Was prägte das Geschäftsjahr 2019 im B2B-Bereich?

Der Unternehmensbereich B2B baute 2019 das Lösungsgeschäft aus und holte ergänzend Alexander Wenzler an Bord, der über viele Jahre Erfahrung in der Value-Added-Distribution verfügt. Daneben gewann Competec weitere Distributionsverträge. Unter anderem beliefert der Distributor Alltron den Fachhandel mit Produkten von OPPO, dem fünftgrössten Smartphone-Hersteller der Welt. Auch bei unserem Home&Living-Distributor Jamei versuchten wir, mit neuen Marken und Herstellern den Entwicklungen am Markt gerecht zu werden.
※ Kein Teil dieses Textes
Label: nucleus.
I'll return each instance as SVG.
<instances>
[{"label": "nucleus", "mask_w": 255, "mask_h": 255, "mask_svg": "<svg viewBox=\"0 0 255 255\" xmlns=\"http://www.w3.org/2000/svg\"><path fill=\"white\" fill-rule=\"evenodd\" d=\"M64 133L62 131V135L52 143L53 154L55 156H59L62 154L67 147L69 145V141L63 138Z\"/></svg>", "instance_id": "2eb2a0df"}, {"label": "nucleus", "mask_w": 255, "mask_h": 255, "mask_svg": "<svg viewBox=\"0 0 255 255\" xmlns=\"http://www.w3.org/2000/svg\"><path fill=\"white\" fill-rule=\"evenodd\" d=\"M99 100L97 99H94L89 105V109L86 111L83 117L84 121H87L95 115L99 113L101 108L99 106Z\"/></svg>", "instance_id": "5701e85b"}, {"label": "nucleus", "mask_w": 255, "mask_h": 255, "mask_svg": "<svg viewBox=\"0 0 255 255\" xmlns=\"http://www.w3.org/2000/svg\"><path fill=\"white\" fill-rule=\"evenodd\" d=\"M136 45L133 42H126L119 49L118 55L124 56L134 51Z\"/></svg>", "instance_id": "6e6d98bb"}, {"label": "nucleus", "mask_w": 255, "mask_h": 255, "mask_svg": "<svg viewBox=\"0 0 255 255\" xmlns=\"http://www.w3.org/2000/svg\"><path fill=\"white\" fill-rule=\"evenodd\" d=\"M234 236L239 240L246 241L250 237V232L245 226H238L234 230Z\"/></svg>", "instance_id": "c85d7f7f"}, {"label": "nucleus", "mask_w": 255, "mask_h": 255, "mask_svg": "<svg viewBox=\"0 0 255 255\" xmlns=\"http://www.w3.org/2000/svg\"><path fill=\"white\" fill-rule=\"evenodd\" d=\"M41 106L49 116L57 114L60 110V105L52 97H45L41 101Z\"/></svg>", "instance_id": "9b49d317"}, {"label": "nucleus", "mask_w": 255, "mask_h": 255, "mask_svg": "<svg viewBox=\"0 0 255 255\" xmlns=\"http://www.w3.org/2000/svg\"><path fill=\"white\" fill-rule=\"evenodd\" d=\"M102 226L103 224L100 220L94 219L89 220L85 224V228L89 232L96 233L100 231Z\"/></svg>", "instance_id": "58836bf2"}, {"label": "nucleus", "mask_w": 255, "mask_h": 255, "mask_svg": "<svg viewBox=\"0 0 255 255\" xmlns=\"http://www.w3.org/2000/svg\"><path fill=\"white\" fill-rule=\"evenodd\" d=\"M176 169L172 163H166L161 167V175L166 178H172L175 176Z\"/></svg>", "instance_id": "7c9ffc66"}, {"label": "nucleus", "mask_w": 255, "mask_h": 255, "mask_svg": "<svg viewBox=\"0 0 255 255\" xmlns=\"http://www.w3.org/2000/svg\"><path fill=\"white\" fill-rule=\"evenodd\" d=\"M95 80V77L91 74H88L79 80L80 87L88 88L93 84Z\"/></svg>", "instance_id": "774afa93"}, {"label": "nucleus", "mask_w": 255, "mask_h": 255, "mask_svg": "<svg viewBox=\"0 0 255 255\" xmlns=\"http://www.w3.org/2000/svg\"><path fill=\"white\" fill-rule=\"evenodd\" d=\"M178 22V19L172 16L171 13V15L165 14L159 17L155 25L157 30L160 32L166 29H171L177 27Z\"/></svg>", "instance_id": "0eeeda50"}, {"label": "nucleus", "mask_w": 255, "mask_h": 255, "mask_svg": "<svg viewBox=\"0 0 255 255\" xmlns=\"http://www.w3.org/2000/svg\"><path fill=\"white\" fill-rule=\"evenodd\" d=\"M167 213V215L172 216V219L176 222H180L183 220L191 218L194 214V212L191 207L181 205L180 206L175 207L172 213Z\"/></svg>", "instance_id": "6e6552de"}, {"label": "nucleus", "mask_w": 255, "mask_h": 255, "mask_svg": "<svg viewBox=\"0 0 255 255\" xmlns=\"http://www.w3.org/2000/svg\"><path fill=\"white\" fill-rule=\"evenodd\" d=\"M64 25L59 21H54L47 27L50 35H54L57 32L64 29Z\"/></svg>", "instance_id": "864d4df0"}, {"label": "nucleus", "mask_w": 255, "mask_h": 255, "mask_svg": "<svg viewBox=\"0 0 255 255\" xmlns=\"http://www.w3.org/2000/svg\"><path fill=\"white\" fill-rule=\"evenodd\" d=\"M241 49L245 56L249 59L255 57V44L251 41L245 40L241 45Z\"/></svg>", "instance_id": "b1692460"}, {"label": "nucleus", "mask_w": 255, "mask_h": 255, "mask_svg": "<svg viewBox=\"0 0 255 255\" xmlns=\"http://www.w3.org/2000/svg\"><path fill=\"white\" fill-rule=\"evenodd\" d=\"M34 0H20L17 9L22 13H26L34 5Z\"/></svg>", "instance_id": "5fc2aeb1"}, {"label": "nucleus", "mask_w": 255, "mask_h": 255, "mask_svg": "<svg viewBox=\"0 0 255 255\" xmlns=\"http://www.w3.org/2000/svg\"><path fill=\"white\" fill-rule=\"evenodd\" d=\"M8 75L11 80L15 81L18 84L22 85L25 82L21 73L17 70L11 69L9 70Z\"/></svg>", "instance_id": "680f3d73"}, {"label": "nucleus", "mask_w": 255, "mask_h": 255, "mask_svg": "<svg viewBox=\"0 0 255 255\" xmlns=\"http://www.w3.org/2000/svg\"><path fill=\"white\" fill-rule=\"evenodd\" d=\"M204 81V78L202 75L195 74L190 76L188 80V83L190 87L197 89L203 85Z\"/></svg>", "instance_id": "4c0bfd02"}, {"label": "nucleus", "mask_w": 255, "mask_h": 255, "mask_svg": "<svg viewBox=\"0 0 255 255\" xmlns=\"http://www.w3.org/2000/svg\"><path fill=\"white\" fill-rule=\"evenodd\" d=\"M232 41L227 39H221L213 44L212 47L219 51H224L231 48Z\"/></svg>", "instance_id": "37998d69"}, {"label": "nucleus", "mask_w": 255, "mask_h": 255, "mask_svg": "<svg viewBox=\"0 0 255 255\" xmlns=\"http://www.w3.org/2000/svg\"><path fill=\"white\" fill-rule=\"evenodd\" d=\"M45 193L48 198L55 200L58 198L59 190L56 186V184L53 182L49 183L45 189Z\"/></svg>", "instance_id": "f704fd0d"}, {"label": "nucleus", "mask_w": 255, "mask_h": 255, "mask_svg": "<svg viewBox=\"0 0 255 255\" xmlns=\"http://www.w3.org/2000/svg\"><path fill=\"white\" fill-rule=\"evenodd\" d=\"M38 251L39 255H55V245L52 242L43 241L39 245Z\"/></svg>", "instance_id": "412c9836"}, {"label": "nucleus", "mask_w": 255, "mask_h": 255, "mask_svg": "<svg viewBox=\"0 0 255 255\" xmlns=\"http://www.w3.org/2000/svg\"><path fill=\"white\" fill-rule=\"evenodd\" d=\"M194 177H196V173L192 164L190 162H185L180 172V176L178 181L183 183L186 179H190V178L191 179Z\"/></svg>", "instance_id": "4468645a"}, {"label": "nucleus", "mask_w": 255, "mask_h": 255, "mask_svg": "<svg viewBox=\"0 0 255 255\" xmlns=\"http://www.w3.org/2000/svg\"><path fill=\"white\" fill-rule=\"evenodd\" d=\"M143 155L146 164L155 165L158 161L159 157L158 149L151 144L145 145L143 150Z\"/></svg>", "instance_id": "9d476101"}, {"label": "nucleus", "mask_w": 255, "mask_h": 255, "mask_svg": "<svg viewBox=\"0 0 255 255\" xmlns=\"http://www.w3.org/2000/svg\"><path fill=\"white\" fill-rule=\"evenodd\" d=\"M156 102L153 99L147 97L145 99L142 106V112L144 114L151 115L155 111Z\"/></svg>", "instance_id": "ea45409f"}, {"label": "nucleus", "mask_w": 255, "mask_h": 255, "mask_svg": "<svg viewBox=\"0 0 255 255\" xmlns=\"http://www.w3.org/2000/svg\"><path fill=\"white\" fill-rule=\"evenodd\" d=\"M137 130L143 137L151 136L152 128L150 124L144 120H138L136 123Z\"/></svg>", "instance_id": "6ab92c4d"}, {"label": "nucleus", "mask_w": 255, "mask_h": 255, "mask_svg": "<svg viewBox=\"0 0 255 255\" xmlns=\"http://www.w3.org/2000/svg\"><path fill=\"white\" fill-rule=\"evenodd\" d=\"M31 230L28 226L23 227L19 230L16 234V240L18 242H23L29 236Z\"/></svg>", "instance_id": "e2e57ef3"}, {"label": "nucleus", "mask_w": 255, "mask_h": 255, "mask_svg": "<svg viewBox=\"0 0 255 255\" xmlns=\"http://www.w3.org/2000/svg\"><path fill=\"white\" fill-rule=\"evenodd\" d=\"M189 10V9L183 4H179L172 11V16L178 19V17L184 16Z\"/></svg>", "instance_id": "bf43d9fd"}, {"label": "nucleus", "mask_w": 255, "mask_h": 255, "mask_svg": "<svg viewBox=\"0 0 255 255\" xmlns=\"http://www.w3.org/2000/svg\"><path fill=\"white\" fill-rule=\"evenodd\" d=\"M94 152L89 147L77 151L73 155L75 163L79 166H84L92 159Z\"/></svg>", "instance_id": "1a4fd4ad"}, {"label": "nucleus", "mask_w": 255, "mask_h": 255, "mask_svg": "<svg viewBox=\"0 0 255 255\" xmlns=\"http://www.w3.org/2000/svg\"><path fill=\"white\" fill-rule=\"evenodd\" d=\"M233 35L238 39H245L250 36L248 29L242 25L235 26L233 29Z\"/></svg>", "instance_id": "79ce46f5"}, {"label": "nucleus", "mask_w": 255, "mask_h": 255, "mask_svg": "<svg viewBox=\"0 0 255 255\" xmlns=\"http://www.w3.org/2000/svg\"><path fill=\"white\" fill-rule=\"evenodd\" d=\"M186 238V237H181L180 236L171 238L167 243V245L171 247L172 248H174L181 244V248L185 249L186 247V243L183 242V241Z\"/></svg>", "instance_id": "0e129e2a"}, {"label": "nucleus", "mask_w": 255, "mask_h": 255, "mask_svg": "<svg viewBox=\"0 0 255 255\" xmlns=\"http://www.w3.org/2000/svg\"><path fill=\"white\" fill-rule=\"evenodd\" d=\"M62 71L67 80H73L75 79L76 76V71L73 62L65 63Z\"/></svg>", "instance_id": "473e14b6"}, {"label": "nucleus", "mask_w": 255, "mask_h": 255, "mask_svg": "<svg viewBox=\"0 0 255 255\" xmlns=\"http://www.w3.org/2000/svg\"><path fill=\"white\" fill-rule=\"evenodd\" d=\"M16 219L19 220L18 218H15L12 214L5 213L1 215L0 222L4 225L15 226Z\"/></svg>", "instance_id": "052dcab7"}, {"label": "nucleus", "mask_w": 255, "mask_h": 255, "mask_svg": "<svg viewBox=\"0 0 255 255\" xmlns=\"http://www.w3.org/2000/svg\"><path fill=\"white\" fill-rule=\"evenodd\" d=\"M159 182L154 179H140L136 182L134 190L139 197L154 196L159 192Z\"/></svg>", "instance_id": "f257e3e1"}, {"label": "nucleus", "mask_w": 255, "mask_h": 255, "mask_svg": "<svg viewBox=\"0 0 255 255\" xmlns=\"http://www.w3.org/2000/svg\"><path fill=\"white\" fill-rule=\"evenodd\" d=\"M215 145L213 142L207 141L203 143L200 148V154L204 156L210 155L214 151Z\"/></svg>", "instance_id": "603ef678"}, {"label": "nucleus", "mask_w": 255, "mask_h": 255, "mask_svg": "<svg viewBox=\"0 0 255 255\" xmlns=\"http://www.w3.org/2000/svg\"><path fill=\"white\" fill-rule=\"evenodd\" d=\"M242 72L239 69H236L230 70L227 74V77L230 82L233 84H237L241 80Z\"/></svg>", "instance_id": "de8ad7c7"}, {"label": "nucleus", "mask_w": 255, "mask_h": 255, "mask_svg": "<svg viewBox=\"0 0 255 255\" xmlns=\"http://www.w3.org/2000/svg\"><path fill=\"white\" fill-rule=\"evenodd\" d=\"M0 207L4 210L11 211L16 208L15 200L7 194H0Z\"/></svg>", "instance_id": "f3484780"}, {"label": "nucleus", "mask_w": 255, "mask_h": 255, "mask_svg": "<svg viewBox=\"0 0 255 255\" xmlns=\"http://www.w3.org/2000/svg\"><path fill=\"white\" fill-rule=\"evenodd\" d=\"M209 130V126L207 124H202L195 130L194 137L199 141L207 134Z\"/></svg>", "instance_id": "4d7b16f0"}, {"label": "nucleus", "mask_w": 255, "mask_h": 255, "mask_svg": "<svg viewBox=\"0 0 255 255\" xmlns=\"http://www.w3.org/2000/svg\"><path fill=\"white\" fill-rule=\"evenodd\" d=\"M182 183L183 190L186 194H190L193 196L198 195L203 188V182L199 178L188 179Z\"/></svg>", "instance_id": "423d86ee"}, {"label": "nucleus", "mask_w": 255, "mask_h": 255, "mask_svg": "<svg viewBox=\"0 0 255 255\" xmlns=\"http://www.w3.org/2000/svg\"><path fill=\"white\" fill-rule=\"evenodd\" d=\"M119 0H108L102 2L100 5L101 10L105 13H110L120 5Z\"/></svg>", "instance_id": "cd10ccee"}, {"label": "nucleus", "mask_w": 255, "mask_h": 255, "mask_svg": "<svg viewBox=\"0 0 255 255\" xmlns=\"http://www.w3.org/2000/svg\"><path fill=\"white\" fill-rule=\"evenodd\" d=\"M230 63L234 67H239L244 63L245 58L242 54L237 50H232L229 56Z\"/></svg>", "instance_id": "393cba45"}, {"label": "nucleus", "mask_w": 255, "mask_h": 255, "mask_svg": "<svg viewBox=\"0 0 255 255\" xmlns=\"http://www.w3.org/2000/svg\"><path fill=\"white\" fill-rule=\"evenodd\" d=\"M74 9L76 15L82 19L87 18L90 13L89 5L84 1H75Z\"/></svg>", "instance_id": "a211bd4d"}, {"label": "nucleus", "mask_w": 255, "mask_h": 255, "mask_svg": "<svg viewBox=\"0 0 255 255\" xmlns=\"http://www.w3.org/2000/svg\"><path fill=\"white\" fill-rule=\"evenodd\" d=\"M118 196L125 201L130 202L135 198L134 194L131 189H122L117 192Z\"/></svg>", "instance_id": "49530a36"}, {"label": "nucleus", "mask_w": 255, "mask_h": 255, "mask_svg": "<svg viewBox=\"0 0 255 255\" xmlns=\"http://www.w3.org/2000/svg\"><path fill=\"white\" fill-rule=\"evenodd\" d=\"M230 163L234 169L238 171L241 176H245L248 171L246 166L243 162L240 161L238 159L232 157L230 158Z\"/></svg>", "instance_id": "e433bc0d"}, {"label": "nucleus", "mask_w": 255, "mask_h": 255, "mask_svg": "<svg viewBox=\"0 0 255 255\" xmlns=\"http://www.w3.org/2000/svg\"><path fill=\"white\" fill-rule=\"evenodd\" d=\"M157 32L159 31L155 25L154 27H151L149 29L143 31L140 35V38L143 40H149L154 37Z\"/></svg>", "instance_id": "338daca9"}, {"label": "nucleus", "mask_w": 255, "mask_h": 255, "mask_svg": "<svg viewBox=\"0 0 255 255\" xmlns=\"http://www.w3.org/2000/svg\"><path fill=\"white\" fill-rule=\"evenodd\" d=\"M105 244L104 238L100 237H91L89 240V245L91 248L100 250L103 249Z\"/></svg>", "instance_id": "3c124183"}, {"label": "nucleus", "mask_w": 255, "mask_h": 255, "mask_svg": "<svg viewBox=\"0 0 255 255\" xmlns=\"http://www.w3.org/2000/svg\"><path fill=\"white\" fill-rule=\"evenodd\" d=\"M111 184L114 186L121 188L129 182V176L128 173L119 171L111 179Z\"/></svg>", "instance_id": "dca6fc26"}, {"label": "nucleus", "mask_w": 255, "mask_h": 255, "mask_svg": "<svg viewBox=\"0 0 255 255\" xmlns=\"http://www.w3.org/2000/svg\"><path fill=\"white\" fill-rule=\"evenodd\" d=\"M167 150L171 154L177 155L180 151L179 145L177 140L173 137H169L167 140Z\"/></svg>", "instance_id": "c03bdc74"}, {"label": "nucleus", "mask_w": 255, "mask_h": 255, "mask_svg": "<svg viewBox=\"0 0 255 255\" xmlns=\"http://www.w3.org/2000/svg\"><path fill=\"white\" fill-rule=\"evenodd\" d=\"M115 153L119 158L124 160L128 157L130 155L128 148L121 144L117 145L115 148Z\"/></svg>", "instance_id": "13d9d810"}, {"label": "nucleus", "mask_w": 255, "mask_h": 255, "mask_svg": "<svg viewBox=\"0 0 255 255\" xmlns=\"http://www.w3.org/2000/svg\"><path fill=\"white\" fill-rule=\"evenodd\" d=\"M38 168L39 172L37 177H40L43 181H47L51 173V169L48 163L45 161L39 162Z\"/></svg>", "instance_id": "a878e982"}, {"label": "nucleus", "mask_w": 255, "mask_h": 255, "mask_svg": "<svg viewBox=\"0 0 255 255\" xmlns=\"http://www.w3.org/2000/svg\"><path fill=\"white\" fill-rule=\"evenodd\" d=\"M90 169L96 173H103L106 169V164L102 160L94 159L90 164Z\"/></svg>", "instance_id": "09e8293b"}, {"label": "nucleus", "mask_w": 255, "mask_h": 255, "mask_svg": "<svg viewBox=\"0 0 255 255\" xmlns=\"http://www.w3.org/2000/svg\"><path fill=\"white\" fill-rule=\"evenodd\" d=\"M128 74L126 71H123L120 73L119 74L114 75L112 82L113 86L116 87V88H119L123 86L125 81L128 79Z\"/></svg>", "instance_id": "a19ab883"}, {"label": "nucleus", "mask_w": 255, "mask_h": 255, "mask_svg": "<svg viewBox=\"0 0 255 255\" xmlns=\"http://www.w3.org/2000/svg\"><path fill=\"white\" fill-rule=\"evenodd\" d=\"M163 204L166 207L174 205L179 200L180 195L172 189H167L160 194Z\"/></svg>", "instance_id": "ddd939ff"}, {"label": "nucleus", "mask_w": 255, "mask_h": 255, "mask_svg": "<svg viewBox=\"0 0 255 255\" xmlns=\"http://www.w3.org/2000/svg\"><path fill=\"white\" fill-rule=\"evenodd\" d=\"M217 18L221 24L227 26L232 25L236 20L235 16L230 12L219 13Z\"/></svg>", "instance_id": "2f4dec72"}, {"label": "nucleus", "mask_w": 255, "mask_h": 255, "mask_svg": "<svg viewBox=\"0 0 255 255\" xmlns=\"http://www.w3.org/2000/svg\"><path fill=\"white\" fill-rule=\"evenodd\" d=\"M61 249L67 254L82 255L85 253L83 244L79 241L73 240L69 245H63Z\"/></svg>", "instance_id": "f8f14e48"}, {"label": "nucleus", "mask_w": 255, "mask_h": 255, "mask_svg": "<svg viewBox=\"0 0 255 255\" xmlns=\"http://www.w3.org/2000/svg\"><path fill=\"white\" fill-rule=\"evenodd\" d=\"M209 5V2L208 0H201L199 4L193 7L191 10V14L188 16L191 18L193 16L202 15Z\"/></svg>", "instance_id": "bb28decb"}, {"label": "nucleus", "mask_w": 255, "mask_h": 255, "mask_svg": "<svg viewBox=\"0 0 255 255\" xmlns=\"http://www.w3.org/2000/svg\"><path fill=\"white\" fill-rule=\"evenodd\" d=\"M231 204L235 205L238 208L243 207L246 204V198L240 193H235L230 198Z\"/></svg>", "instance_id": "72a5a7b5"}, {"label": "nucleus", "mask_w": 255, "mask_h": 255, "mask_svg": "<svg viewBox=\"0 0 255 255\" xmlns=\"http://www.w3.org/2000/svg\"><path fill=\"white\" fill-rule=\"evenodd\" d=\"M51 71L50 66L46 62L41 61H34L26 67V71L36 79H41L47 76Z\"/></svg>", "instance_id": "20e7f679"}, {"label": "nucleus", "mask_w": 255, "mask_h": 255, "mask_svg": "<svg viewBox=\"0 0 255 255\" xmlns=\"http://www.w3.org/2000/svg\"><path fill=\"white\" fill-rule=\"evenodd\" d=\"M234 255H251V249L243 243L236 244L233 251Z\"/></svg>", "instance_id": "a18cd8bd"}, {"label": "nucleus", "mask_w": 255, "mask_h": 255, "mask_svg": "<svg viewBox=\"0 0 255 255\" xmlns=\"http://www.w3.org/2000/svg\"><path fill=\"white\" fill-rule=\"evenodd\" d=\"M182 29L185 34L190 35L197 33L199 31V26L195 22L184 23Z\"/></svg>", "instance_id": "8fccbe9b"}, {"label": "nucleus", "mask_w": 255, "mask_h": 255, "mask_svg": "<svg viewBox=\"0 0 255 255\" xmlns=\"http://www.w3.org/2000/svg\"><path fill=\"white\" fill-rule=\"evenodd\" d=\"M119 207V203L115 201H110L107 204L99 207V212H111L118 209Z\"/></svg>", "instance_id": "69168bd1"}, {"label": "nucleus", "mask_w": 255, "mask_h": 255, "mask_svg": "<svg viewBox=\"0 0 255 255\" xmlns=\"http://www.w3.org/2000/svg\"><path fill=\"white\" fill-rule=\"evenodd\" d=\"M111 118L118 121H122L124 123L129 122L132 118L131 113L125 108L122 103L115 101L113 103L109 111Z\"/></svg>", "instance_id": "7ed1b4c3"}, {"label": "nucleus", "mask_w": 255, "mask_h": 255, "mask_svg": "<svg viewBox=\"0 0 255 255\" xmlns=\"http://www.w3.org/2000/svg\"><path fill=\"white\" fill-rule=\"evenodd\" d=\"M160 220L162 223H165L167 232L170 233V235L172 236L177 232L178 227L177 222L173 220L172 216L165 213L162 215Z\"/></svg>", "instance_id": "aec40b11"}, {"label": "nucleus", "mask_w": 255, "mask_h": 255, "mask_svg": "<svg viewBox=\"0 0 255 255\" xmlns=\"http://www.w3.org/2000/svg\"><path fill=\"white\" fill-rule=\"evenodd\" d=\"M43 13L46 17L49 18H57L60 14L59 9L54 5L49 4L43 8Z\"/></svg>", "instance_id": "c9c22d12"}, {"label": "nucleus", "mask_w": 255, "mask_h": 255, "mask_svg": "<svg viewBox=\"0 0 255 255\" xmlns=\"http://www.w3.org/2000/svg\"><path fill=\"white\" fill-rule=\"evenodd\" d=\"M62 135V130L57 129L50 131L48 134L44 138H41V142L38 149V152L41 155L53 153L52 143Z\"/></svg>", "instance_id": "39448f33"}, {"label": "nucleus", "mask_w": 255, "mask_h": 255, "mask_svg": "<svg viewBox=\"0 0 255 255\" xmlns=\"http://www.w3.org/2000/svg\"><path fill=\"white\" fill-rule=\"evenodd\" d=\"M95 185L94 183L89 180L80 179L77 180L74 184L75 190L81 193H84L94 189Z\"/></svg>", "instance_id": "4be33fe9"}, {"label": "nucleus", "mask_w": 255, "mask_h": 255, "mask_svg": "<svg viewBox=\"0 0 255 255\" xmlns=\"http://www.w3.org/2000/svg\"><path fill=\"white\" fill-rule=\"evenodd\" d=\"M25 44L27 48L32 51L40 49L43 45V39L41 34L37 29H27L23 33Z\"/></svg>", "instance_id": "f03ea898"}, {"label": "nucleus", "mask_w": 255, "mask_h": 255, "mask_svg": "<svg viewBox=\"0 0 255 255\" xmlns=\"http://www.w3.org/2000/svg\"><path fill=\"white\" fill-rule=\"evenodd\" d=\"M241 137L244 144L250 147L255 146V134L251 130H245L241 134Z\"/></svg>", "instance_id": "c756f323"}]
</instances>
Stolz sind wir natürlich auch auf unsere verschiedenen Auszeichnungen: Sowohl Dell Schweiz als auch Axis Communications verliehen Alltron den Titel «Distributor of the Year», und auch die Leserschaft der IT-Fachhandelszeitschrift Swiss IT Reseller beurteilten Alltron als den besten Broadline-Distributor der Schweiz. Ganz wichtig ist für uns auch die technologische Weiterentwicklung. So haben wir sowohl für Jamei und Alltron einen neuen Onlineshop am Start – bei Alltron zwar noch in einer offenen Betaversion. Aber damit haben wir die Basis geschaffen, in diesem Jahr unseren Kunden bedarfsgerecht neue und moderne Features anzubieten. Auch einen neuen Servicemarktplatz für unsere Cloud-Leistungen haben wir im Herbst 2019 lanciert.
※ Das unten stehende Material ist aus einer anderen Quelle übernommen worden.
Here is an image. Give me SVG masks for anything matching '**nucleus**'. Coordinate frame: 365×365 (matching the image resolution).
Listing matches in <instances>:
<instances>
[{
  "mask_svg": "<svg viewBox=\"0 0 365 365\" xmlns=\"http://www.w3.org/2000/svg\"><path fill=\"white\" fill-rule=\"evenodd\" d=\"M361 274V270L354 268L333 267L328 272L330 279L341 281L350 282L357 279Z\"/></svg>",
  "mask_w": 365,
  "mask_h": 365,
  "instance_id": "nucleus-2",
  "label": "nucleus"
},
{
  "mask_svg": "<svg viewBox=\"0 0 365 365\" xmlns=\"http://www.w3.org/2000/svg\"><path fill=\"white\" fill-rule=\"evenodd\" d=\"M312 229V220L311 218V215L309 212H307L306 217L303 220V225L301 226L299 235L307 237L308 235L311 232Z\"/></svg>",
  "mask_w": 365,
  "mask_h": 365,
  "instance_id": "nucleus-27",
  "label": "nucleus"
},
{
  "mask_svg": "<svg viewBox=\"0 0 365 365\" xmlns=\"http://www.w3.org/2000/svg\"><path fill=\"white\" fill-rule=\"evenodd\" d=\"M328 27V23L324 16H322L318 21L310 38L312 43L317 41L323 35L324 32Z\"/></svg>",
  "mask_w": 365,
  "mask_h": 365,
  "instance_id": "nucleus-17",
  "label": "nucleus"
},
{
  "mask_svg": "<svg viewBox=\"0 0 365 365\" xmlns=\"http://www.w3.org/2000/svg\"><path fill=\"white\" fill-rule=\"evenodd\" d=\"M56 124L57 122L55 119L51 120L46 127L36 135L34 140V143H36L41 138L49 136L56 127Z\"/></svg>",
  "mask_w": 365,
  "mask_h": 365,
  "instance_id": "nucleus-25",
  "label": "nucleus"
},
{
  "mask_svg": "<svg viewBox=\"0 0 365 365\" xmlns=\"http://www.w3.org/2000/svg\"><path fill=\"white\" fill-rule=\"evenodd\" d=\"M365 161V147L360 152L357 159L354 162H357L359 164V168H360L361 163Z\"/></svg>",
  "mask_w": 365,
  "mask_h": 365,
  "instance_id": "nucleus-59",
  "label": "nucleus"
Wo sehen Sie im B2B die grössten Wachstumsfelder?

Zum einen in den Sortimentskompetenzfeldern IT- und Cyber-Sicherheit. Die Bedrohungslage nimmt ständig zu, und wir wollen unseren Kunden sowohl Know-how als auch die richtigen Produkte vermitteln. Zum anderen werden Produkte aus verschiedenen Sparten immer mehr miteinander vernetzt. Das bietet im Lösungsgeschäft viele neue Möglichkeiten. Dazu sehen wir ein grosses Potenzial, unser vielfältiges Sortiment gegenüber den Geschäftskunden besser zu nutzen. Darüber hinaus beschäftigt unsere Kunden, wie sie ihre Prozesskosten in der Beschaffung senken – hierbei können wir an diversen Punkten ansetzen und ihnen Unterstützung bieten.

Herr Lorenz, besten Dank für das Interview.